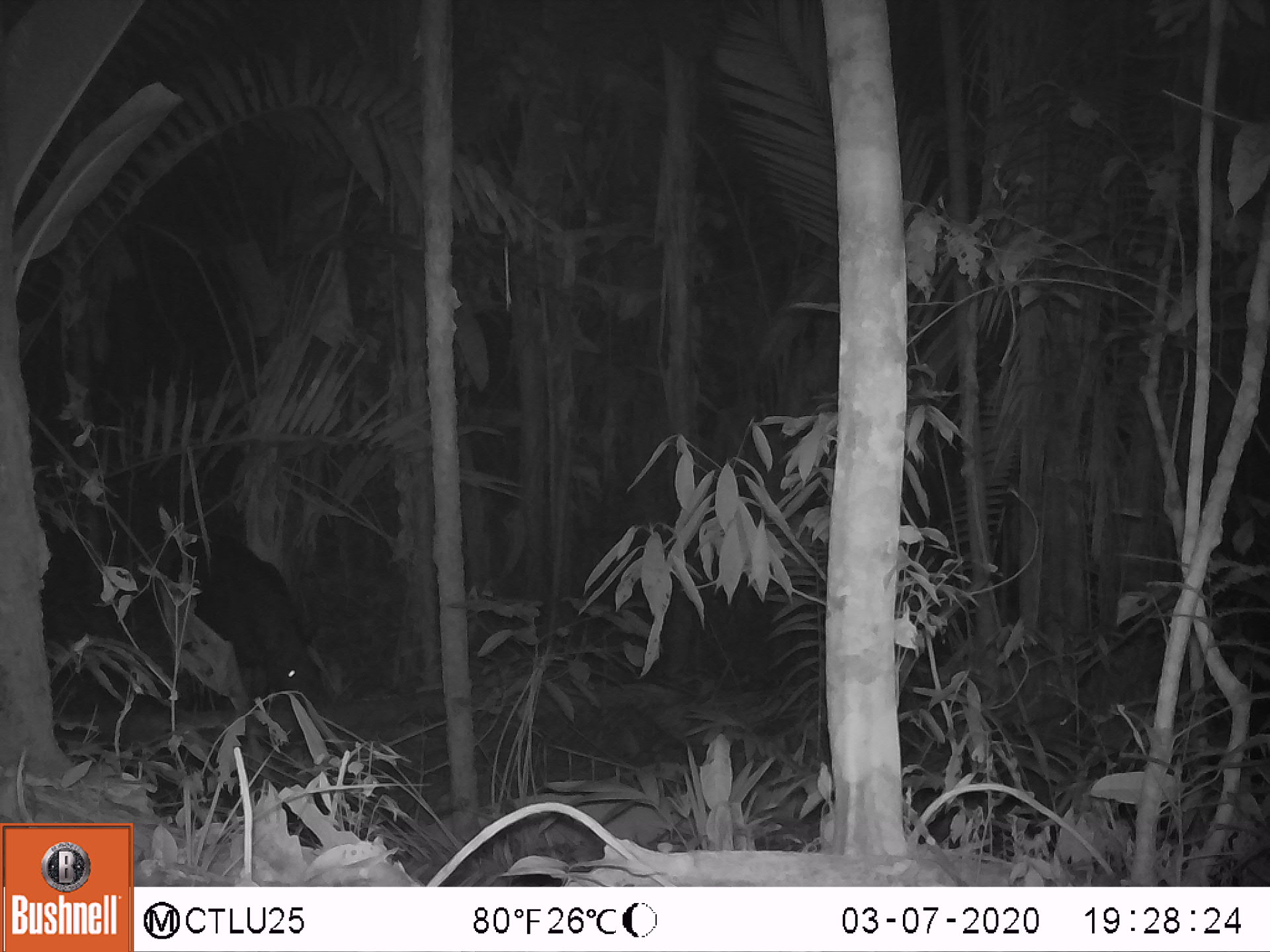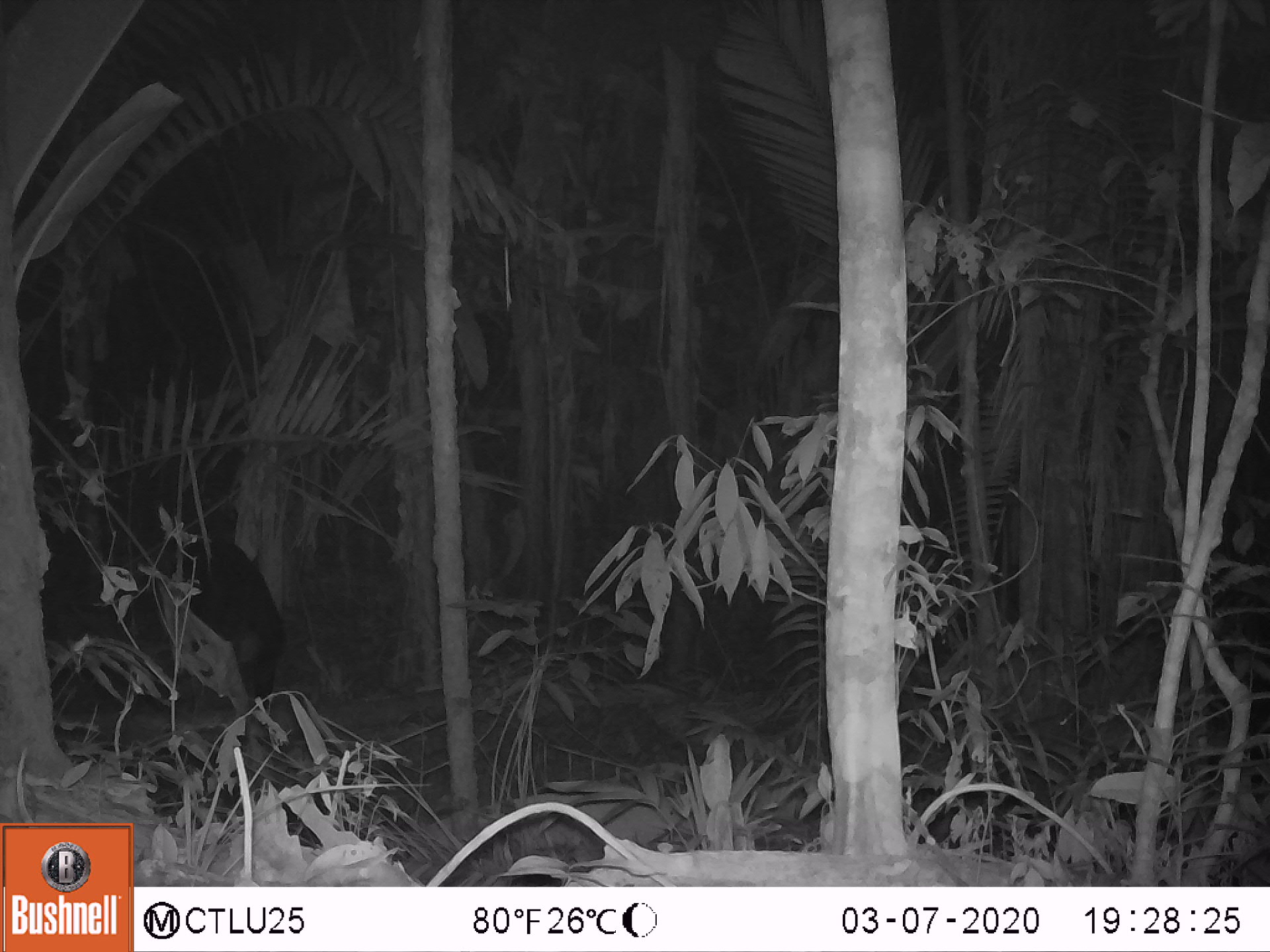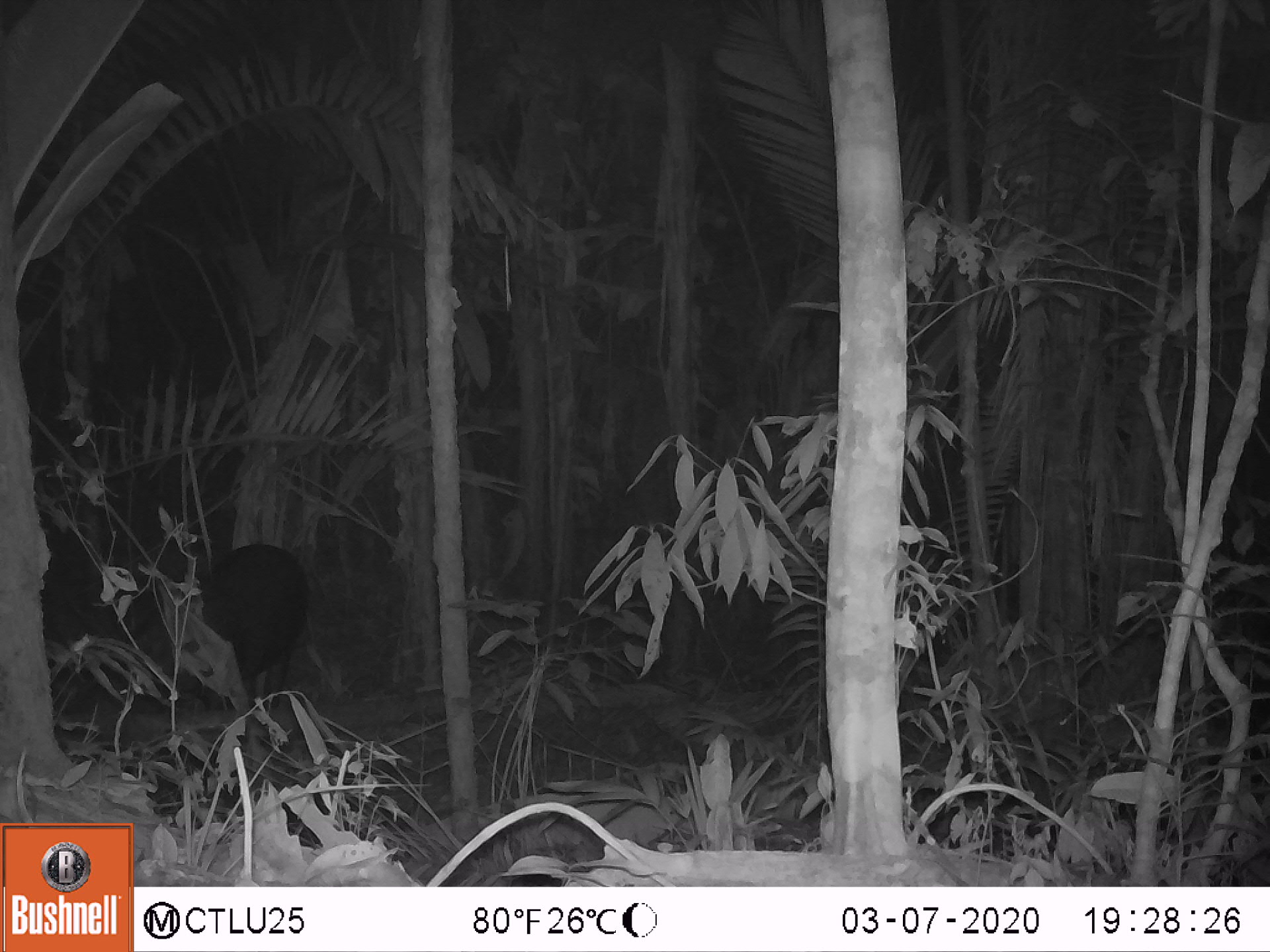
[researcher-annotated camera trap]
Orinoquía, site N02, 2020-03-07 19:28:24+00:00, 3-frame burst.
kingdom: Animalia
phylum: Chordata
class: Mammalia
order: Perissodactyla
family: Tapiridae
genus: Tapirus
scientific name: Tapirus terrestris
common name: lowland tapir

...

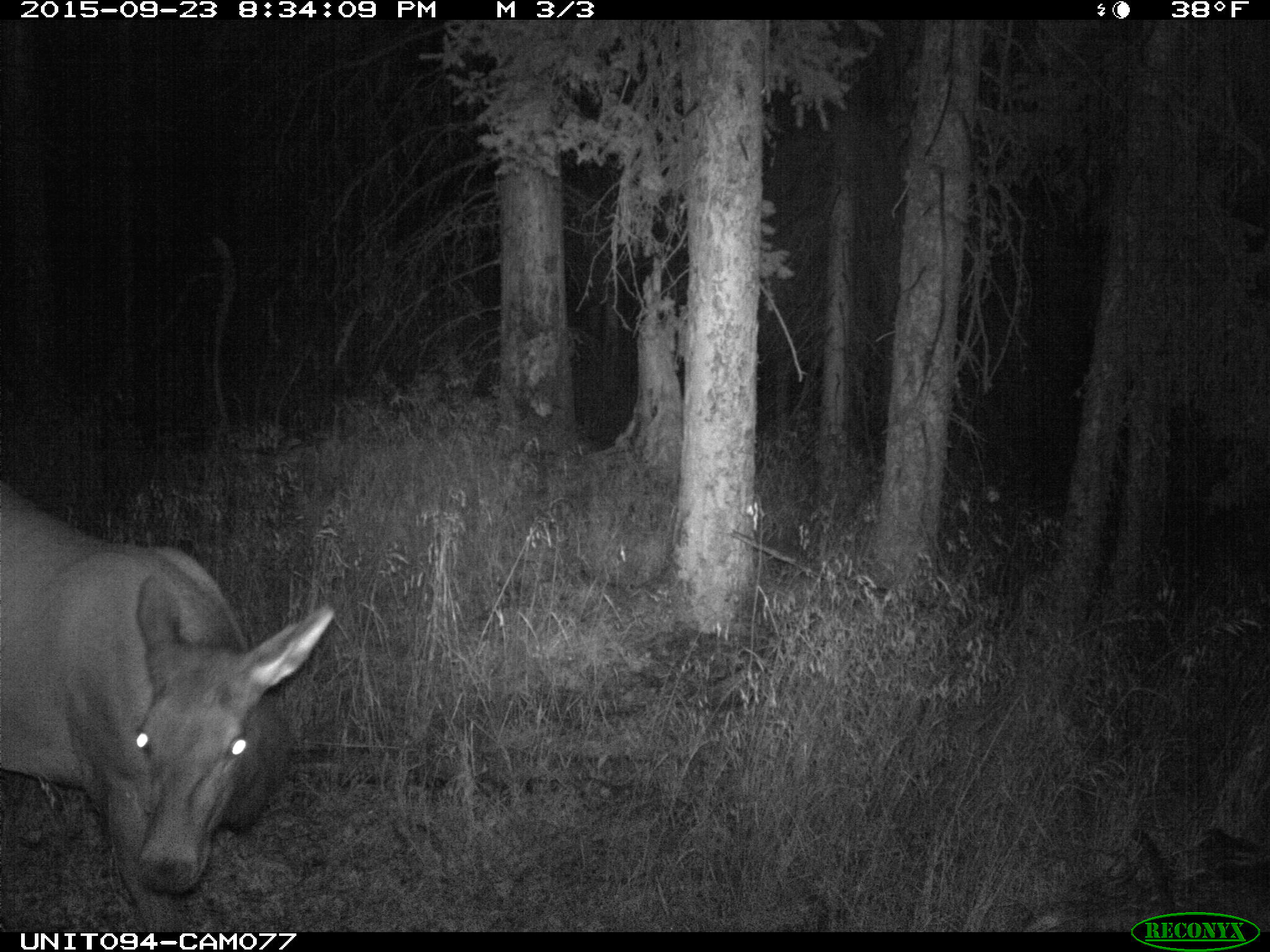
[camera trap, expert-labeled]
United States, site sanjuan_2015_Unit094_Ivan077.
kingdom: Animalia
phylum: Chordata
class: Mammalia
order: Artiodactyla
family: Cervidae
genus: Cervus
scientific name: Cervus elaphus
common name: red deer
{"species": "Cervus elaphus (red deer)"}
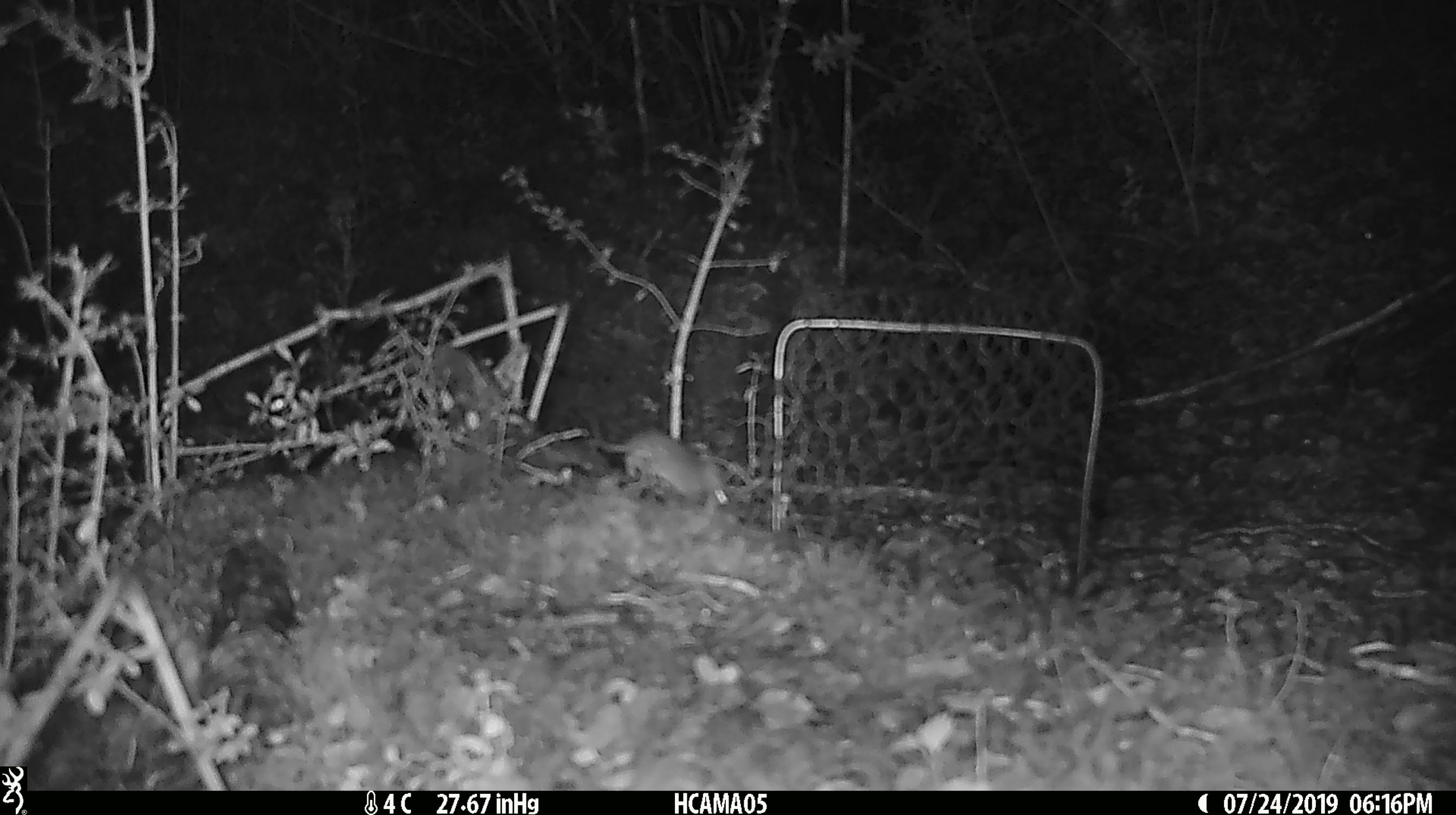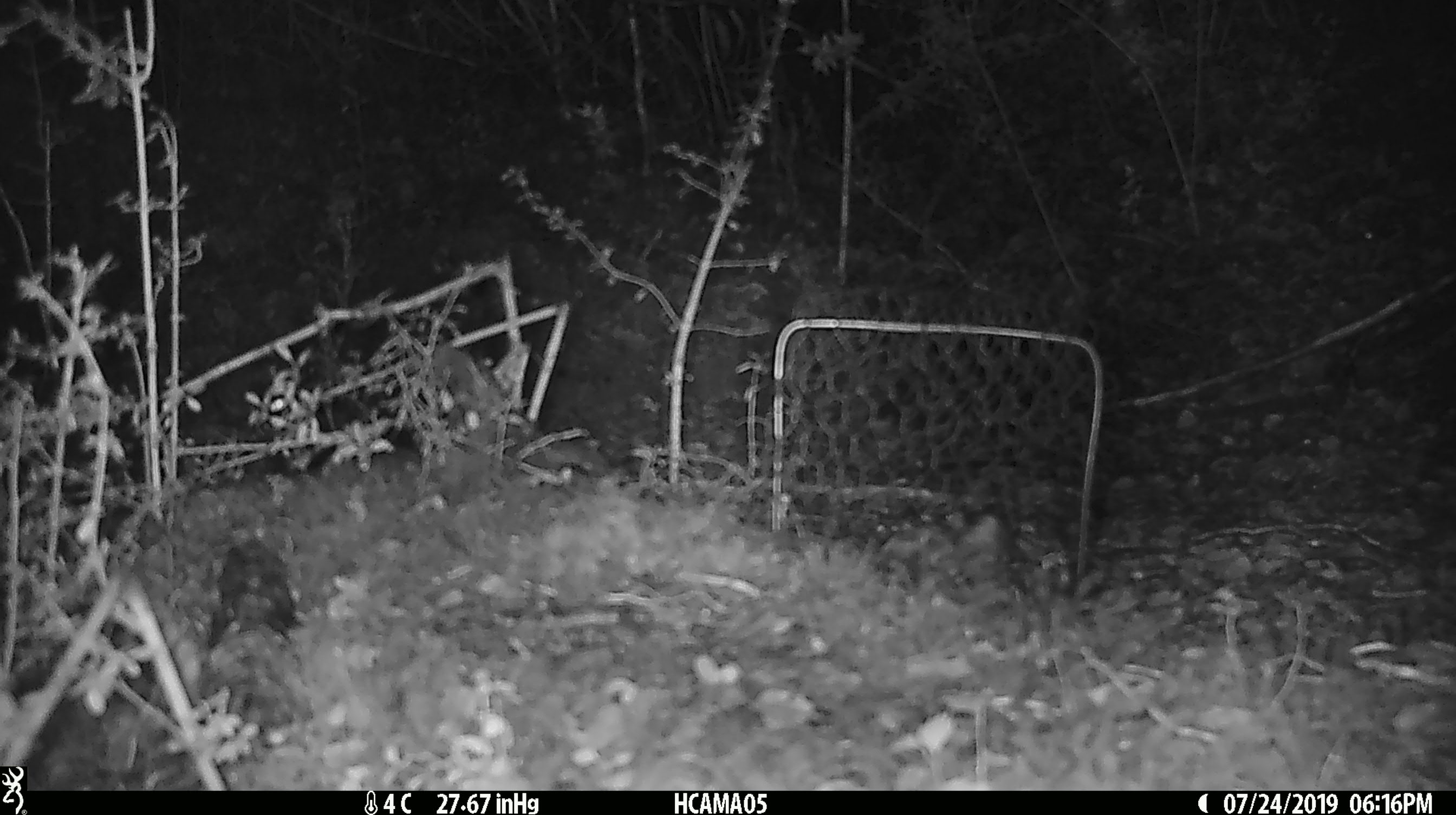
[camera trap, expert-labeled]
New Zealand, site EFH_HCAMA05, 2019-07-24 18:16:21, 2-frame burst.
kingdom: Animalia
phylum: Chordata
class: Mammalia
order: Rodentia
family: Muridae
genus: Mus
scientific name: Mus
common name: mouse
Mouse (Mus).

→ **Work instruction**
List each line of the entries that holds the string "frame".

→ **Reply**
Orinoquía, site N02, 2020-03-07 19:28:24+00:00, 3-frame burst.
New Zealand, site EFH_HCAMA05, 2019-07-24 18:16:21, 2-frame burst.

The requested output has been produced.